Ham, to this day the best political mind I have ever encountered, was remarkably frank in front of the cabinet. “We’ve got an active Democratic president when the mood of the country is passive and nonpartisan. We don’t have an obvious and pressing agenda. The public consensus is that this president is not tough and we’re not managing well.”
I added my two cents: “We have tried too much, too fast, too comprehensively, in foreign and domestic affairs. Moving this way is contrary to the way Congress operates, and makes it difficult for the American people to understand our agenda.” I noted that he had a particularly difficult challenge because the American people “had voted for a better not a larger government,” and that the country was in a conservative mood. While he talked tough on inflation and spending, we were
negotiating an expensive national health care plan and other programs to satisfy Democratic constituency groups.

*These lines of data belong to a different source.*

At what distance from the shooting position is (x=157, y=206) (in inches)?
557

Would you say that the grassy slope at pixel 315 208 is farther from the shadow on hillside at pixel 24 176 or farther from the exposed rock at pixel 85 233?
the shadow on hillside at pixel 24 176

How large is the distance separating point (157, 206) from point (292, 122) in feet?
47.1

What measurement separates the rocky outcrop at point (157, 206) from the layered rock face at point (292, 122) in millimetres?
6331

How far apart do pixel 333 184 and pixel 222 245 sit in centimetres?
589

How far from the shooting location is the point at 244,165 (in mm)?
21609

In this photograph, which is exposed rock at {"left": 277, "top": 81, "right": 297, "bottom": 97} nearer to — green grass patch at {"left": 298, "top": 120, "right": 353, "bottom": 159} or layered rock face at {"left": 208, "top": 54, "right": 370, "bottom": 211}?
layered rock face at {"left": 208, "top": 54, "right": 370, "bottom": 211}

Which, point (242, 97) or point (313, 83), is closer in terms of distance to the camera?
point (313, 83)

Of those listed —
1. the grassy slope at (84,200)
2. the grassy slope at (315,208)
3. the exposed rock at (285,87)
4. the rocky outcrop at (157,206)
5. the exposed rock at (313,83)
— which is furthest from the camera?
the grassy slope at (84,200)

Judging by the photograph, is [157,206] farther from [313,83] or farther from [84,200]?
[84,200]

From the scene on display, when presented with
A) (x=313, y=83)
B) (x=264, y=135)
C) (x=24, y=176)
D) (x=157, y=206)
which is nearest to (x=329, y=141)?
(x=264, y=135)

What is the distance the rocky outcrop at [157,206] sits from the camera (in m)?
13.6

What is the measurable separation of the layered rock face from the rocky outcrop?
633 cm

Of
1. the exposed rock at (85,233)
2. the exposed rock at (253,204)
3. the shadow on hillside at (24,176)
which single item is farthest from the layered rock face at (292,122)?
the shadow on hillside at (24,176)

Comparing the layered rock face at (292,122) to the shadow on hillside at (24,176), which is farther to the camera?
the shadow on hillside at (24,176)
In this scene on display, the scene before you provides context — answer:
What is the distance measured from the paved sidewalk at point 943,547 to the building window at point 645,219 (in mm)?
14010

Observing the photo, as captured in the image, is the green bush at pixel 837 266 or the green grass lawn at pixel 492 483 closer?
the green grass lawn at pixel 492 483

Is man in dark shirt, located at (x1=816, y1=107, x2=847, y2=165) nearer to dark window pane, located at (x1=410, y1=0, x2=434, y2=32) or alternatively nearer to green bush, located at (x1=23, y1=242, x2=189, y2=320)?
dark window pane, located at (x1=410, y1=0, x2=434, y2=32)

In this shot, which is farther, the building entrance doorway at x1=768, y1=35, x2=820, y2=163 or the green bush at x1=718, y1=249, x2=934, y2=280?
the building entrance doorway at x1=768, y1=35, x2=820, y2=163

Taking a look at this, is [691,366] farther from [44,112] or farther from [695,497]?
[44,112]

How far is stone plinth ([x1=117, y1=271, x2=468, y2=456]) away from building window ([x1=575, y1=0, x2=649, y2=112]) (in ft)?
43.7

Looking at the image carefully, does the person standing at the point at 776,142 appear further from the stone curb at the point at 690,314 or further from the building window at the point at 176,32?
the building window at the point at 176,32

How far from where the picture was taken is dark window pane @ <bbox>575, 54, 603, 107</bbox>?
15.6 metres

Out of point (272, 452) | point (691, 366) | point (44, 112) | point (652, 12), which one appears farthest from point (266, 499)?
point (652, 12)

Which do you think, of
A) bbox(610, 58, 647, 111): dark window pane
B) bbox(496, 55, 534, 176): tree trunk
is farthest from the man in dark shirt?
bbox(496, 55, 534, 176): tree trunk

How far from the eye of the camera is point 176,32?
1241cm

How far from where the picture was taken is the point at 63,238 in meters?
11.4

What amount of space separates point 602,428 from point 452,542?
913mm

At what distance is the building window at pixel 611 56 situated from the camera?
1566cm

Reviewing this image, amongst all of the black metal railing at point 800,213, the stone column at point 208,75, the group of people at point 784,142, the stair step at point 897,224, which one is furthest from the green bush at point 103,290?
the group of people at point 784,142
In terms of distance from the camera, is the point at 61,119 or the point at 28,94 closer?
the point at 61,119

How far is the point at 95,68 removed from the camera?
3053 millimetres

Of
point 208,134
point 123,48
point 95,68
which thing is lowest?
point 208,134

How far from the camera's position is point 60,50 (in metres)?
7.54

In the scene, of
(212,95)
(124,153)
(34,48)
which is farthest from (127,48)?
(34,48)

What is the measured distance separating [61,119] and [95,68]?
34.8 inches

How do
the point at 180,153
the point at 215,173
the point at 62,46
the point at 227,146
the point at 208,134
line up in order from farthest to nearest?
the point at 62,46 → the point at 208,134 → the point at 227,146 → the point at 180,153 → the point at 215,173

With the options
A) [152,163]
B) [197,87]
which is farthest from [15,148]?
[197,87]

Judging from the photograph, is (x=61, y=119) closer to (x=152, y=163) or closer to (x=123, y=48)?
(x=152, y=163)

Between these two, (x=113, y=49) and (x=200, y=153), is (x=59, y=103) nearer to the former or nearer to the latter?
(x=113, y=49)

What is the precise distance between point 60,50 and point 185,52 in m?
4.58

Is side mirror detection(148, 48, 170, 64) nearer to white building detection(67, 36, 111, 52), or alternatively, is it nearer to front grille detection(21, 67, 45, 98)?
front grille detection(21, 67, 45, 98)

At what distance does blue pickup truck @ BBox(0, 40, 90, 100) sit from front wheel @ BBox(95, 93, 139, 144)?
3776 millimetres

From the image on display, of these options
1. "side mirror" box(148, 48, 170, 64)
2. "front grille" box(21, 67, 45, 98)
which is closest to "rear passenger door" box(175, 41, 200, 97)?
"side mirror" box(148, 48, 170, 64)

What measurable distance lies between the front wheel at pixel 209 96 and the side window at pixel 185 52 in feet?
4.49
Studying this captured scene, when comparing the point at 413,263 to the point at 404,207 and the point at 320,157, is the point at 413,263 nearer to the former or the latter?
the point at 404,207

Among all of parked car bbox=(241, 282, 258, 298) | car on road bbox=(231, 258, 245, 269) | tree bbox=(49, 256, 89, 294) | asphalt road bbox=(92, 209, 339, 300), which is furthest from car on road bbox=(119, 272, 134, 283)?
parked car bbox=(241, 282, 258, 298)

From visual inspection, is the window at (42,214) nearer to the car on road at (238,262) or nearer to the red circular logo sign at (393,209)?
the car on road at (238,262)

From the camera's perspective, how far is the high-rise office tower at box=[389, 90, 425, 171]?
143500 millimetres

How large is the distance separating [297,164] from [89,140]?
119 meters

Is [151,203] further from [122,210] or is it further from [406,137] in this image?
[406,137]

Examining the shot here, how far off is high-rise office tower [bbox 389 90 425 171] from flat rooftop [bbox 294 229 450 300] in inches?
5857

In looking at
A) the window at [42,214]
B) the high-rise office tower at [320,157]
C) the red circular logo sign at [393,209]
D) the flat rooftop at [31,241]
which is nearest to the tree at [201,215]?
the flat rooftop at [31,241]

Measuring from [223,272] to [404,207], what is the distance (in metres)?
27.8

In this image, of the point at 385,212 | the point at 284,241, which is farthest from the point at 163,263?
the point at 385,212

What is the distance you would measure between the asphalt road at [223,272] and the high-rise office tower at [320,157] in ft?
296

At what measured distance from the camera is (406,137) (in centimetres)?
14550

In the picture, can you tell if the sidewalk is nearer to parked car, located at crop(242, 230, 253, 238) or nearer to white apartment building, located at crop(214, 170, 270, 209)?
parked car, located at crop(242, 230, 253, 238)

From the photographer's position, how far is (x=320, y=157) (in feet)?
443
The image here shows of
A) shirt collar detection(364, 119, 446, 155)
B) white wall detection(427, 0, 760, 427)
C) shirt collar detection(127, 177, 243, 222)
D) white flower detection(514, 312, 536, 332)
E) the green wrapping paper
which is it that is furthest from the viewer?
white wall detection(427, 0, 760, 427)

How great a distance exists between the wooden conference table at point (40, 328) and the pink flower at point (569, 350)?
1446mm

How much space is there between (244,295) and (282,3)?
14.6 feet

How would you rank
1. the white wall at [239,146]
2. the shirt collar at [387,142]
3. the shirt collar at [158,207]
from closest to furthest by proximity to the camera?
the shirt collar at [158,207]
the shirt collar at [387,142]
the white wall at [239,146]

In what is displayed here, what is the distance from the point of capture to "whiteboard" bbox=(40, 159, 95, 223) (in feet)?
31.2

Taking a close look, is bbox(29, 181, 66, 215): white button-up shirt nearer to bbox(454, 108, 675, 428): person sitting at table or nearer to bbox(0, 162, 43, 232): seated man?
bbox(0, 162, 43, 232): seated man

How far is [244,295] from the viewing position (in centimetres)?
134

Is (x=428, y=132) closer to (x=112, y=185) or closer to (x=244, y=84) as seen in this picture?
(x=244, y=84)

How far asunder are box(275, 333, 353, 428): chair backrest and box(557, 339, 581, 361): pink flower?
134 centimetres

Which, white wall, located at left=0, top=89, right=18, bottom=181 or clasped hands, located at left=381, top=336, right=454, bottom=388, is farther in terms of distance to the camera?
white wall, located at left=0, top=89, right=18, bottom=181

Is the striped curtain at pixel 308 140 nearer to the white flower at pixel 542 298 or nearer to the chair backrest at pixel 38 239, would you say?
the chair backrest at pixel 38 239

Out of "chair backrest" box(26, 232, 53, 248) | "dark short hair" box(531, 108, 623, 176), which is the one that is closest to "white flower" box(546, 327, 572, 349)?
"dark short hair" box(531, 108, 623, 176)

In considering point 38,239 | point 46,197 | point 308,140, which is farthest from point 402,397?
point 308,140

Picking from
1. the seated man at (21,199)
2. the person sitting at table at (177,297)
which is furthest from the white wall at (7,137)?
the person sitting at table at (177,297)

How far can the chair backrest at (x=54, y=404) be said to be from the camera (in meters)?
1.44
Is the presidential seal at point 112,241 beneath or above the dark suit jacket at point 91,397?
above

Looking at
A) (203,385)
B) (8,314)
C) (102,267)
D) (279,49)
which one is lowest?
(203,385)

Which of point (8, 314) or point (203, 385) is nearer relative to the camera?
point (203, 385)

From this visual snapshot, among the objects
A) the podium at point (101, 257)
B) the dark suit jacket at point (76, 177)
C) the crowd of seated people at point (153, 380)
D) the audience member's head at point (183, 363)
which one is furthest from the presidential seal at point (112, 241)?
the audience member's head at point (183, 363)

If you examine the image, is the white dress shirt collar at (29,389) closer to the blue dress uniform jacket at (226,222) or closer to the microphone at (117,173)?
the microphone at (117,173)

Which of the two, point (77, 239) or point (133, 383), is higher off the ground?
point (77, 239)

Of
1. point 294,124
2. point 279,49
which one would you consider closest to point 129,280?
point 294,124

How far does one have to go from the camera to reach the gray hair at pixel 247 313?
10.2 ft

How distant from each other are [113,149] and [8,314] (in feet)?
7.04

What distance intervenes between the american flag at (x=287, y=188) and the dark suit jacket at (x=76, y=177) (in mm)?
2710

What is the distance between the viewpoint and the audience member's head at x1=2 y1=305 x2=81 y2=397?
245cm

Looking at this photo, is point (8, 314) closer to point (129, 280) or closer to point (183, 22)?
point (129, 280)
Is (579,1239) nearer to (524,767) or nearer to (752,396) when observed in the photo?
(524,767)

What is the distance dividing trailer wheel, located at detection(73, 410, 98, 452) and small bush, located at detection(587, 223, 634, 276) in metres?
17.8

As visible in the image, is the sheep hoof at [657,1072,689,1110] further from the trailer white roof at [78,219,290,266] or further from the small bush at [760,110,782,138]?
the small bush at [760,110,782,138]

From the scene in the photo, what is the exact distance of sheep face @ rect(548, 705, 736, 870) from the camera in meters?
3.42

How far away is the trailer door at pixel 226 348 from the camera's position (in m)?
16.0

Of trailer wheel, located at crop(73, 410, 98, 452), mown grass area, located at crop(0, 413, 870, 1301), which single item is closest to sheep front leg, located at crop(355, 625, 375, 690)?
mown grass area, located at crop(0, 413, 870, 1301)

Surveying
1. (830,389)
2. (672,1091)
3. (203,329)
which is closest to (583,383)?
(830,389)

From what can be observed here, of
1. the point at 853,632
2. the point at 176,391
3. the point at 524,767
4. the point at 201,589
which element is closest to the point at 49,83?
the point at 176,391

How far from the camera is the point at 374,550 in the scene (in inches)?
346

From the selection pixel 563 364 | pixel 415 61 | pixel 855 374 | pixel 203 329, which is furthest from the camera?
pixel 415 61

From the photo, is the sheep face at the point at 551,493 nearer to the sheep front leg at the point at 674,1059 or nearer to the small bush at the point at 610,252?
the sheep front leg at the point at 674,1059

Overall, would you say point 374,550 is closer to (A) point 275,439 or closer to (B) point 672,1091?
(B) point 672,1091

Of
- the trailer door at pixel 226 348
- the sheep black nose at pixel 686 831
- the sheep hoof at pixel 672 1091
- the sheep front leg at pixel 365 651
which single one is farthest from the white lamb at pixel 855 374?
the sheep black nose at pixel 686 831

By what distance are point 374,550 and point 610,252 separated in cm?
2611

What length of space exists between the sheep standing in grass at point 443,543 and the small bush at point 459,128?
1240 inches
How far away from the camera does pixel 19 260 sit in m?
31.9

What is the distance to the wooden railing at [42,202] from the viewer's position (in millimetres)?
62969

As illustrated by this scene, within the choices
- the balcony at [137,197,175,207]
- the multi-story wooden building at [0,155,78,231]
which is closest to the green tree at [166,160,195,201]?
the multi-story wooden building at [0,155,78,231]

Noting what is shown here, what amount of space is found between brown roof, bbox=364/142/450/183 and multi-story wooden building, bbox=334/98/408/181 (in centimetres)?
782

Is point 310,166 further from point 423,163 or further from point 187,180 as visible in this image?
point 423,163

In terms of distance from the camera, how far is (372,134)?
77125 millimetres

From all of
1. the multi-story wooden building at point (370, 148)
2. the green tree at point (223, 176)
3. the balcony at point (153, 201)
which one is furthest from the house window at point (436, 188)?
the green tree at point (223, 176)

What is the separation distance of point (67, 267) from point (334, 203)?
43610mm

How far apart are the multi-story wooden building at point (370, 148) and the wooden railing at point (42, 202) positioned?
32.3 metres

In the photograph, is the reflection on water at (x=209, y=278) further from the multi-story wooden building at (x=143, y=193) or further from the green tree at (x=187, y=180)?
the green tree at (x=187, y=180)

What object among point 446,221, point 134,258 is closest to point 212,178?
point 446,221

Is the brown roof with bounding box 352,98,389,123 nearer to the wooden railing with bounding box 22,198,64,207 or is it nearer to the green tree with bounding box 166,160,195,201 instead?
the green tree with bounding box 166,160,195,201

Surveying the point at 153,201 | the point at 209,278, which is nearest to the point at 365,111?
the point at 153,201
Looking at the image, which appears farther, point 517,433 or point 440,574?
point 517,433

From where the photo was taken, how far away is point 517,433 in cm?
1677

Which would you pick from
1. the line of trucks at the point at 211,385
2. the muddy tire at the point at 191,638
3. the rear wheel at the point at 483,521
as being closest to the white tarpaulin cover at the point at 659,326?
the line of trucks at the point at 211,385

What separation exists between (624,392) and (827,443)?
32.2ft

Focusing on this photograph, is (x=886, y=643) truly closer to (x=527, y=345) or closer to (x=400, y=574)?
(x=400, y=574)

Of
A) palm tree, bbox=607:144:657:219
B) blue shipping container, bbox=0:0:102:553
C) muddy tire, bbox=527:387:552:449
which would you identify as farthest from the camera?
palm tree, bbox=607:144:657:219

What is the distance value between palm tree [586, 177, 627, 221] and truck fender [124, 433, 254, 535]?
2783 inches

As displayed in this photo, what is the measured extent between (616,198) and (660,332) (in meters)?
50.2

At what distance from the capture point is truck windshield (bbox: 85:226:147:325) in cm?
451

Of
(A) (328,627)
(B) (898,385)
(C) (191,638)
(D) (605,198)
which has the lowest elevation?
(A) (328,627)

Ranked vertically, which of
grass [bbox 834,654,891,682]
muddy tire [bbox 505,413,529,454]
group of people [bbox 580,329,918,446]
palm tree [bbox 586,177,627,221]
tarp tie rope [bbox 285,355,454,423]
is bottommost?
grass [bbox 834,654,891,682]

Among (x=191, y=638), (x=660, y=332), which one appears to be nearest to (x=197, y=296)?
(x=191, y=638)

The president concluded with a Carteresque self-awareness that his domestic policy themes “are not clear in my mind.” He continued, “I feel like a referee between the cabinet and the White House staff. Ninety percent of the problems can be resolved by the staff knowing the cabinet better. Once I sign off on a policy, I expect you to carry it out.… I could see a deterioration of our esteem in the public eye, and I don’t disagree with the public. What has bothered me is a lack of cohesion and team spirit, which is almost inevitable. We have a damn good administration, a fine cabinet, a good staff. I wish you knew each other better.”33 He closed by stating, “I will try to be meaner.”
Shortly afterward he summarized the event by saying he had “frank and brutal talks” with his cabinet and White House Staff and admitting that “we were greenhorns when we came into office.”34 I believe that relations between the White House and the cabinet improved, but this was temporary and later provoked a much greater shake-up, again induced by the pervasive political hurdles in forming an energy policy with so many conflicting interests, and by the lack of an overarching theme for the Carter administration that was never solved.
A FINAL ATTEMPT TO FOIL THE SENATE GRAVEDIGGER
While Carter’s mode of governance, indeed his very election as president, represented at least partly a reaction against the Watergate scandals, Congress had been affected, too. In a post-Watergate paroxysm, House-Senate Conference Committee sessions were opened to the public. This sounds good in theory but in practice was highly counterproductive. Lawmakers are reluctant to make tough compromises in public instead of through the give-and-take that is usually possible only in private sessions, because it may involve sacrificing constituent interests to get to “yes.”